Aile konutu davaları Medeni Kanun kapsamında koruma altına alınan ve tarafların haklarının korunmasını içeren davalardır. Aile konutu davaları içeriği kapsamında ortak kullanılmış olan ikametgahın değerlendirmesi söz konusu olmaktadır.
Aile Konutu Tanımı Nedir?
Hukuksal olarak aile konutu kavramı eşlerin aile olarak beraber yaşadıkları konutu içermektedir. 4721 sayılı Türk Medeni Kanunu 186/1 kapsamında aile konutu kavramı düzenlenmiştir. Aile konutu seçimi için eşlerin karşılıklı olarak anlaşma sağlamaları temel noktadır. Aynı zamanda sosyal ve maddi durumlarına da uygun olarak hareket etmeleri gerekir.
Aile konutu hakkında kanunda maddelerin yer almasının temel noktası evlilik ilişkisinin zayıf olduğu durumlarda tarafları güvence altına alabilmektir. Burada özellikle kadın ve çocukların yaşamlarına yönelik olası risklerin ortadan kaldırılmasına yönelik standartların oluşturulması önemlidir. Bu kapsamda aile konutu davaları içerikleri söz konusu konutun devredilmesi, satılması, bağışlanması, ipotek koyulması gibi konuları içermektedir ve diğer eşin de rızasını kanuni olarak güvence altına almaktadır.
Aile Konutu Üzerinde Sağ Eşe İntifa Hakkı Tesisi
Aile konutu üzerinde sağ eşe intifa hakkı tesisi davası konuyla ilgili önemli bir hak olarak öne çıkmaktadır. Bu durum Türk Medeni Kanunu tarafından eşlerin bir arada yaşamış oldukları konut üzerinde malik konumda bulunmayan veya kira sözleşmesine taraf olarak gösterilmeyen eşe aile konutu şerhi kapsamında koruma sunar. Bu yasadaki korumanın işlemesi için şu şartların sağlanması gerekir;
- Eşin vefat etmesi,
- Yaşanılmakta olan konutun vefat eden eşe ait olması,
- Sağ olan eşin katılma alacağı hakkının olması gerekir.
Bu şartlar söz konusu olduğunda sağ kalan eş konut üzerinde intifa ya da oturma hakkı talebinde bulunabilir. Bedel sağ kalan eşin katılma alması söz konusu olduğundan katılma alacığının miktarı şayet yetersiz kalıyorsa bu durumda sağ kalan eşin eksik miktarı tamamlaması gerekir. Ancak sağ kalan eşin katılma alacağı bulunmuyorsa bu haktan yararlanamamaktadır.

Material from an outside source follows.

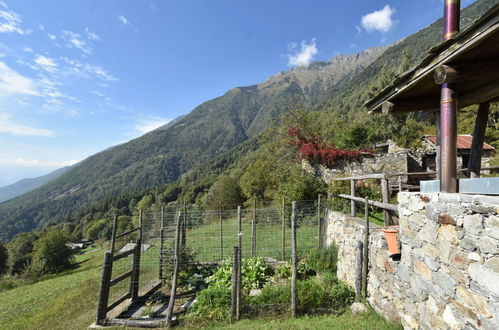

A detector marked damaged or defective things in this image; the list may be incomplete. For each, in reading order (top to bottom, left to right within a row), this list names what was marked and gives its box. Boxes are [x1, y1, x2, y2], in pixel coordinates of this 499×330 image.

rusty metal pole [442, 0, 460, 192]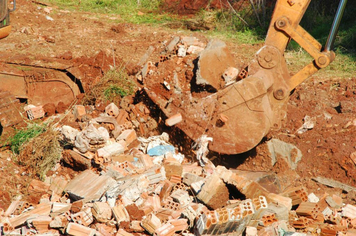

Bu dava açılırken diğer mirasçılar da davalı olarak gösterilmelidir. Dava aile mahkemesinde görüşülmektedir.
Aile Konutu Şerhi Konulması
Aile konutu şerhi tanımı itibariyle üçüncü kişilerin konutun aile konutu olduğunu görmelerine neden olur. Buradaki temel amaç mülkiyete sahip olan eşin, diğer eşin onayı olmadan ev hakkında tasarrufta bulunmasını engellemektir. Satın almak isteyenlerin de bu durumu görmelerini sağlamaktır. Şerh olduğu zaman tapu çalışanı tarafından eş rızası olmadan herhangi bir işlem yapılmaz.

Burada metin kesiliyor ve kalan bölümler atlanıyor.